And Chezky the strange one stared at him with silent eyes, judging him in horror.
Even Goldman and Heshy laughed at his misery, teasing him mercilessly, those worthless bums. And after the long prayers, Mendel nudged him aside, wanting to know how he had done it. “Your wife let you?” he asked in wonder. “She agreed? If I’d cut just one hair, just one, my wife would divorce me the same evening. … Look at my beard, look — enough for three men. How’d you do it?”
Eilenberg mumbled. He did not know. He had to go home, now.
Two days passed in this way — the teasing, the stares, the questions — and Eilenberg thought it would never end. But on the third day, another man’s wife demanded a divorce, and in the shock of that news Eilenberg’s friends lost interest in his beard.
Eilenberg walked home that day sighing in relief. But just after he arrived, his father-in-law strode in without knocking. Eilenberg rushed down the hall, thinking that now would be a good time to die. But his father-in-law saw him, and called his name.
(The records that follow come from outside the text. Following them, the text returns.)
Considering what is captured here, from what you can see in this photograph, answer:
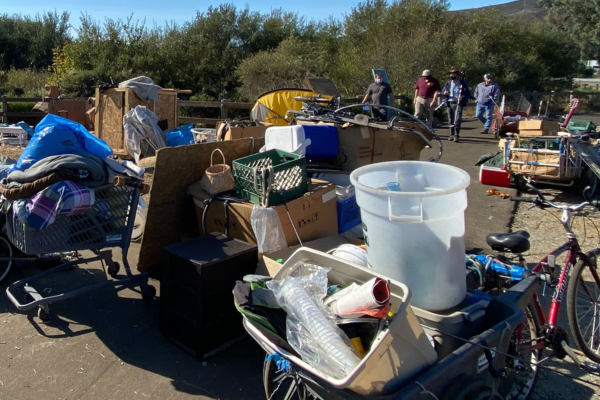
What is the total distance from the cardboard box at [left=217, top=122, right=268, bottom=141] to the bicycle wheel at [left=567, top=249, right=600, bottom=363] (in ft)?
13.7

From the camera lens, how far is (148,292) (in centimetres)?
398

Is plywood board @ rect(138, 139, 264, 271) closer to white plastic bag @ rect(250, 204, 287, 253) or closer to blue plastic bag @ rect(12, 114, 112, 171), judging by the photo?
blue plastic bag @ rect(12, 114, 112, 171)

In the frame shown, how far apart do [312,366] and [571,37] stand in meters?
35.5

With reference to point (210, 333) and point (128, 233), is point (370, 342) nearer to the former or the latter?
point (210, 333)

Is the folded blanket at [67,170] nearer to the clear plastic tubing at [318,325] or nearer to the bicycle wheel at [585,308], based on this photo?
the clear plastic tubing at [318,325]

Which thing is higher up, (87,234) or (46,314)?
(87,234)

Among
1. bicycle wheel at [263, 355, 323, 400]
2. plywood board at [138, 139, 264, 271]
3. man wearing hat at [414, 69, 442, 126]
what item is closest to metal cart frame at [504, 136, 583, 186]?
plywood board at [138, 139, 264, 271]

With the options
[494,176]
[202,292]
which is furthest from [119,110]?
[494,176]

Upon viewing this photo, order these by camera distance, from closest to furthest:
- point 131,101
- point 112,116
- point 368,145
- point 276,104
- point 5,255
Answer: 1. point 5,255
2. point 368,145
3. point 131,101
4. point 112,116
5. point 276,104

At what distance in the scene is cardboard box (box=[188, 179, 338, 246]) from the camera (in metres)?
3.98

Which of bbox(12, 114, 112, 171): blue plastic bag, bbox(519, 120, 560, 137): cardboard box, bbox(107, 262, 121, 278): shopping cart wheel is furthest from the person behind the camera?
bbox(519, 120, 560, 137): cardboard box

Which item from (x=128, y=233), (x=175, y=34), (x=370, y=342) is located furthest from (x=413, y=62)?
(x=370, y=342)

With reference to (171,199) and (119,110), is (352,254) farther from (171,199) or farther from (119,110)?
(119,110)

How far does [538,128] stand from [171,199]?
588cm
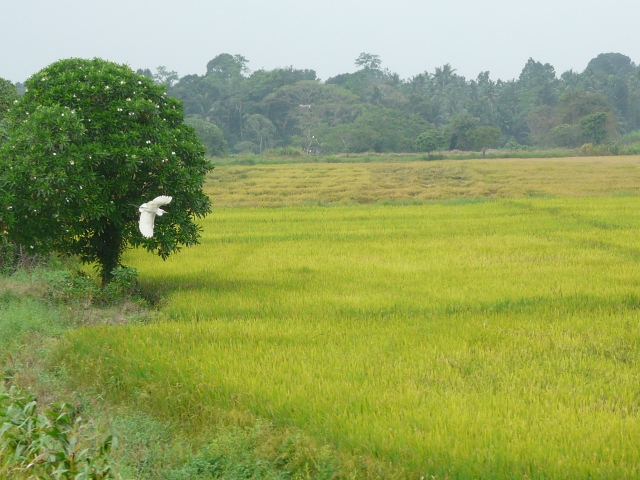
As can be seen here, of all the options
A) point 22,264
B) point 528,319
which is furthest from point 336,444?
point 22,264

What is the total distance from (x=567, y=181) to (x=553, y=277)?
57.1 feet

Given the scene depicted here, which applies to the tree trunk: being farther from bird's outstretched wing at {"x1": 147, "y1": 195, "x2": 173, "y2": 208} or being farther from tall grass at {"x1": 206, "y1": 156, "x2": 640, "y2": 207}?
tall grass at {"x1": 206, "y1": 156, "x2": 640, "y2": 207}

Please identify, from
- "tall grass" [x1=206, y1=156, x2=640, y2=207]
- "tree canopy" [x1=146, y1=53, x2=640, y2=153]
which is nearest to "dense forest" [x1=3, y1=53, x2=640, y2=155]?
"tree canopy" [x1=146, y1=53, x2=640, y2=153]

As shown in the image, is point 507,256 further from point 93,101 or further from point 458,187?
point 458,187

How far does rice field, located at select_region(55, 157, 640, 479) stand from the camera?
3898 mm

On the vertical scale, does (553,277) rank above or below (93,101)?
below

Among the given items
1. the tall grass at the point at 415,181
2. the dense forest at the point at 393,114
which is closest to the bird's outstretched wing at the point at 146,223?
the tall grass at the point at 415,181

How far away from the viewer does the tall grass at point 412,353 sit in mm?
3885

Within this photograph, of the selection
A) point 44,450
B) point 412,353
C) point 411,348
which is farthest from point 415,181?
point 44,450

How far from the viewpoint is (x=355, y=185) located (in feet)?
82.6

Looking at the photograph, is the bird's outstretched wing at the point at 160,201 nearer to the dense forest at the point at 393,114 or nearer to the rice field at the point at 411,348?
the rice field at the point at 411,348

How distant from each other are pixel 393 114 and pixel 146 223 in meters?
38.0

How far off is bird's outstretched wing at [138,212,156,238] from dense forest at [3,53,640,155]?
3156cm

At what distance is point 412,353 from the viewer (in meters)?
5.45
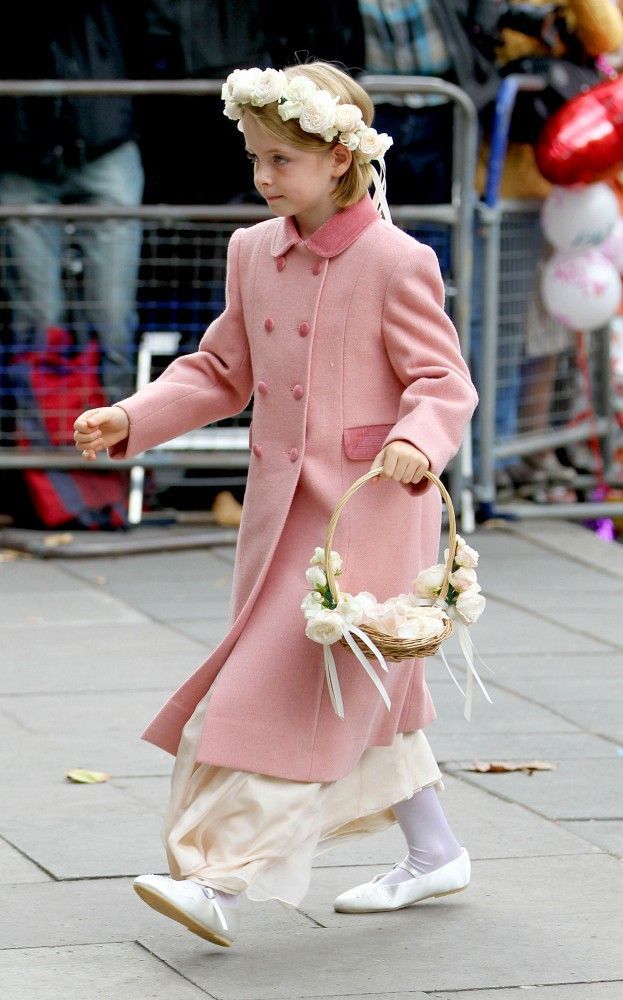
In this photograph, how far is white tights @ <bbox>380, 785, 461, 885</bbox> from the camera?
385 centimetres

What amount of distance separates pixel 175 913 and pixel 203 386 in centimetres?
107

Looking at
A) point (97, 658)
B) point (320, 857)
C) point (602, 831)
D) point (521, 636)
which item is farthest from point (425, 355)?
point (521, 636)

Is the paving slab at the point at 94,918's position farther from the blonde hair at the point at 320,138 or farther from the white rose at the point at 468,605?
the blonde hair at the point at 320,138

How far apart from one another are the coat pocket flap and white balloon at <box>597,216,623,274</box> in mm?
4787

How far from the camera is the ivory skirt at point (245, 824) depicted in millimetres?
3514

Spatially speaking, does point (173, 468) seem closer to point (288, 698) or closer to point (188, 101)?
point (188, 101)

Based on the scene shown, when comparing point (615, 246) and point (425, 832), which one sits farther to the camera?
point (615, 246)

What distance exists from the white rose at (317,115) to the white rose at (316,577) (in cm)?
83

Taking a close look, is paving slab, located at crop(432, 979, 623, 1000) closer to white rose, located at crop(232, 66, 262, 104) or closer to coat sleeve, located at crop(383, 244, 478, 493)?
coat sleeve, located at crop(383, 244, 478, 493)

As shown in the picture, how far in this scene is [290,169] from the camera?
361 cm

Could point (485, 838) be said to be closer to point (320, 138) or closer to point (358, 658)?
point (358, 658)

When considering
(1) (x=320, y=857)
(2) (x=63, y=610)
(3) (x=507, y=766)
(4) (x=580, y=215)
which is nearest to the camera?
(1) (x=320, y=857)

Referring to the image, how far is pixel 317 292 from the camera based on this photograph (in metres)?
3.67

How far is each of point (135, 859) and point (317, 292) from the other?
1.32 m
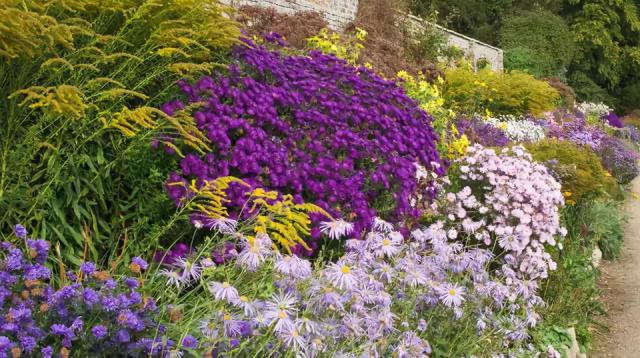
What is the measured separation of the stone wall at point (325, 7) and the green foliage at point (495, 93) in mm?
2374

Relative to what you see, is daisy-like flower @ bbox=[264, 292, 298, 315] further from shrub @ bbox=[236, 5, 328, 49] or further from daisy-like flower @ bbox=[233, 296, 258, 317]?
shrub @ bbox=[236, 5, 328, 49]

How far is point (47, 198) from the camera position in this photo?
8.93 ft

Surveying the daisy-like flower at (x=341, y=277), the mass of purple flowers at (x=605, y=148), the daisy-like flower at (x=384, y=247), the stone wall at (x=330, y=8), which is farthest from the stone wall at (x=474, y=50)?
the daisy-like flower at (x=341, y=277)

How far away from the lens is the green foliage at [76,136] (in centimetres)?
271

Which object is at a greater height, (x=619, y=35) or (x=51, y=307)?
(x=51, y=307)

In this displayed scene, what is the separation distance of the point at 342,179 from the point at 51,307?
2223 mm

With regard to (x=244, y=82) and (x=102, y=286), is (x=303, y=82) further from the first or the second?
(x=102, y=286)

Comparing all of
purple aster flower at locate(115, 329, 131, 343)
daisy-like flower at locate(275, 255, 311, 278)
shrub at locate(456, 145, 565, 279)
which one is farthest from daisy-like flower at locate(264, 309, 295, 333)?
shrub at locate(456, 145, 565, 279)

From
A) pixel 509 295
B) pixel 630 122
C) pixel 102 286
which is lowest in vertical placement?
pixel 630 122

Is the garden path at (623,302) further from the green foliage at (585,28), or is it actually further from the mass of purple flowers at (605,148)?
the green foliage at (585,28)

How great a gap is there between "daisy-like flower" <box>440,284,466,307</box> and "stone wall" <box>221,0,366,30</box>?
625 cm

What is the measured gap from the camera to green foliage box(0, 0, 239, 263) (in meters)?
2.71

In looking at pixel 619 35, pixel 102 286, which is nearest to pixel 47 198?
pixel 102 286

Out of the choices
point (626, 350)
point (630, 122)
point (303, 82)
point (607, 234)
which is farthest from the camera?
point (630, 122)
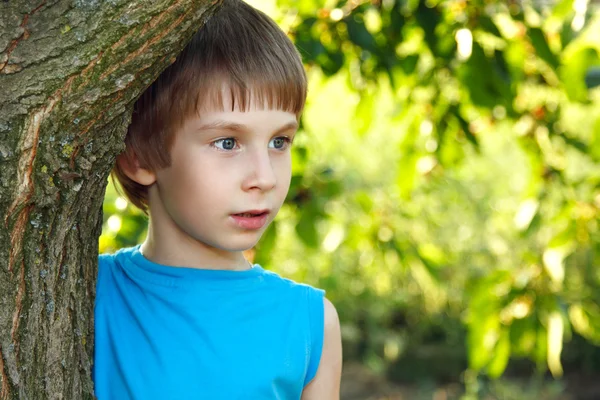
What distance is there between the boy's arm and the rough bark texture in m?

He said loudly that he had heard that his son in law had tampered with his beard. And he wanted to know now, immediately, if Eilenberg had used a single-bladed razor.
“A what?” whispered Eilenberg from the other end of the hallway.
“A razor!” his father in law shouted. As it says in Vayikra, Jews must not destroy the corners of the beard. According to nearly all interpretations, shaving with a single blade against the skin, close to the root, in a smooth manner, is completely prohibited. So did he or did he not use a single-bladed razor?
No, said Eilenberg. No.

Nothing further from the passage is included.